Devo fazer um último comentário. Nesse clima de fla x flu que virou o Brasil, onde as visões políticas se converteram num misto de religião e torcida organizada, as pessoas esquecem de algo muito importante: ficar do lado correto, medir escalas, proporções. Tratam um lado com uma colher de chá e o outro, com a de sopa. Anulado ou não o processo por questões formais, isso não significa que a coleção de cafajestes que assaltou o nosso país seja menos culpada; não significa que não houve o maior roubo institucional da nossa história republicana; não significa que a quadrilha que se organizou em satélites partidários seja menos culpada, menos horrível, menos torpe.
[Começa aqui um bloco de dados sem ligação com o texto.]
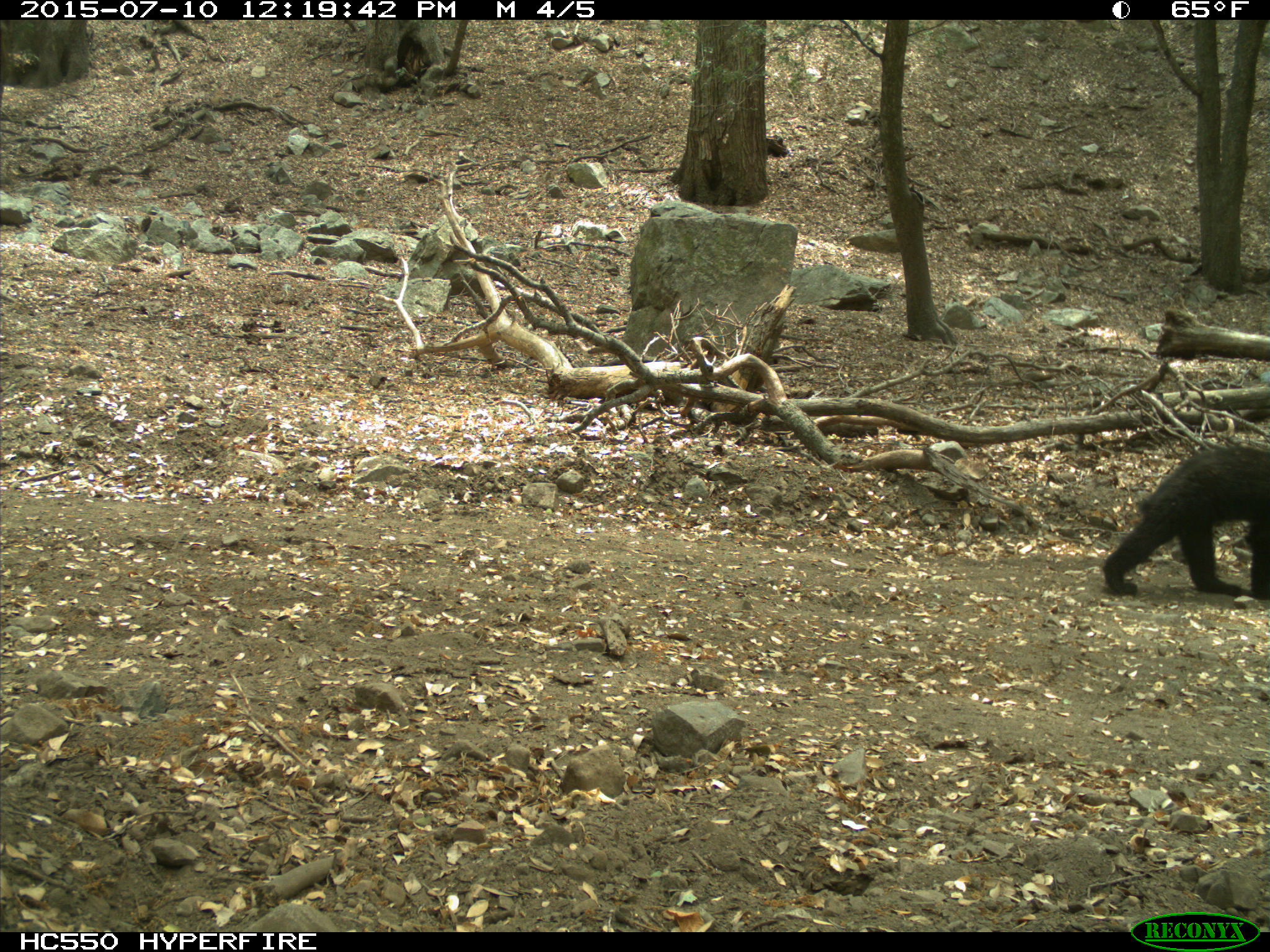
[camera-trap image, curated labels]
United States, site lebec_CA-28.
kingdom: Animalia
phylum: Chordata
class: Mammalia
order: Carnivora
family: Ursidae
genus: Ursus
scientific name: Ursus americanus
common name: american black bear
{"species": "Ursus americanus (american black bear)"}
Continuam sendo cafajestes que, lamentavelmente, são defendidos por torcedores fanáticos, gente com a visão completamente deturpada por um messianismo entranhado numa plataforma política que apresentou muitos resultados excelentes, mas custou ao país bilhões desviados e, agora, a maior crise financeira desde o encilhamento da primeira república. 

Não vamos misturar alhos com bugalhos. A safadeza de uns (peculato, corrupção ativa e passiva, lavagem de dinheiro) não tem a mesma natureza e nem a mesma proporção de uma mera suspeição judicial por mais antiética que ela seja. Por que? Facílimo responder: porque a corrupção da quadrilha partidária brasileira nos deixou mais pobres, desviou recursos públicos bilionários que poderiam e deveriam estar aplicados no mercado, afetou a economia nacional e jogou no desemprego milhões de pessoas. Trata-se de um descalabro. A suspeição de um juiz e de acusadores gera a nulidade processual e, no máximo, o desperdício de dinheiro com aquele conjunto processual. Não se compara a corrupção profissionalizada que tunga recursos públicos em proporções hiperbólicas com as patifaria processuais de autoridades que acreditam na máxima maquiavélica, onde os fins justificariam os meios. Não justificavam nem para a manutenção da república florentina e continuam não se prestando para salvar processos, nem mesmo processos contra gente vil que se usou do cargo máximo da república brasileira para assaltar o povo com os cupinchas de terno e gravata que nos assombram diariamente. 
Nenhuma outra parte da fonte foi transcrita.